On the other hand, this is the latest in a series of disruptions—a couple of day trips in the summer, a cold, et cetera.
I thrive on routine. It helps me get past creative blocks, and it takes away my excuses to not do something, and it just generally makes everything work. But when my routine is disrupted—by a cold, or a trip, or just something else that I need to get done on a deadline—all of that falls apart, and I have a really hard time getting back on track. It can take weeks to build my routines back into place, one by one.
Not to mention: routines work well for writing and drawing, but they’re not great for photography. I can’t really decide to just take pictures every day from 10:30 to noon. (Well. I could. But it would be a lot of pictures of the cat, and she hates the camera.)
I’ve realized that I have to stop relying so much on routines. Right now, I just can’t sustain them, and trying to is holding me back.

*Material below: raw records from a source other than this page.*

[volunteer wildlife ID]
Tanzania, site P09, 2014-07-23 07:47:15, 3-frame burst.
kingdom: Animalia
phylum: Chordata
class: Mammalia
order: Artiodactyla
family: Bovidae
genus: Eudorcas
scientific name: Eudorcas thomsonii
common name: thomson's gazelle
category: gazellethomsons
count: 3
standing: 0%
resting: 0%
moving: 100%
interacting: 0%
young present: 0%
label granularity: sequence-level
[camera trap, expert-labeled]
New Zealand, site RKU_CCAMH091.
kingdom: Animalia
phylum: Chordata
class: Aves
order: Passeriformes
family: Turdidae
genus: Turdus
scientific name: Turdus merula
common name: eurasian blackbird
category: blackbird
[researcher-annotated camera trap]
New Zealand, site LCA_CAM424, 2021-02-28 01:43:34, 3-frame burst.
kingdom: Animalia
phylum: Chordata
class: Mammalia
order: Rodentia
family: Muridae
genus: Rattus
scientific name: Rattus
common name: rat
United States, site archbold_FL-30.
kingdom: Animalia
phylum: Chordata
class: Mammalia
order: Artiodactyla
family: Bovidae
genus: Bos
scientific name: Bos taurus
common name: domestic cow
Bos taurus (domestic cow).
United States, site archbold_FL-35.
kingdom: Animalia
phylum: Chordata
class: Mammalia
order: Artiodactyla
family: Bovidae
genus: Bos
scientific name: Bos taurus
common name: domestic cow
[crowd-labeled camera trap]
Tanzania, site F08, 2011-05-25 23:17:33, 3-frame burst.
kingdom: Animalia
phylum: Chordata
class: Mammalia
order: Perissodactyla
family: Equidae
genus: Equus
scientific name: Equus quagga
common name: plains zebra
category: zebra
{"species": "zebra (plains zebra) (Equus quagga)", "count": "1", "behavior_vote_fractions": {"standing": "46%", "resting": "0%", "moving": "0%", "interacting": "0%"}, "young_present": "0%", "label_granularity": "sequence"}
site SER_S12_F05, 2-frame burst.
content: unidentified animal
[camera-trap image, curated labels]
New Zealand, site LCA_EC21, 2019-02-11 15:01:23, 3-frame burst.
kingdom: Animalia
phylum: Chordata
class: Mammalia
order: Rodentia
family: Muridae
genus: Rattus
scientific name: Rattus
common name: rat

I’ve been making some progress over the last couple of weeks—I had some client work I needed to get out the door before I left, and I had a surprising amount of prep to do for this weekend trip, so I haven’t been able to rely on any of my established habits or routines to get things done. And it’s been good. It’s been working.
When I get home, I’m going to have another list of things that need to get done: edit this massive collection of photos (and the photos from the summer that I haven’t got to yet), finalize the site redesign (I’d really wanted to have that done before I left, but… yeah. Didn’t happen), some other things that I haven’t had a chance to think about yet. All of that is going to get in the way of the things I want to make: photos, drawings, everything else.
I have to find a way to make it all work.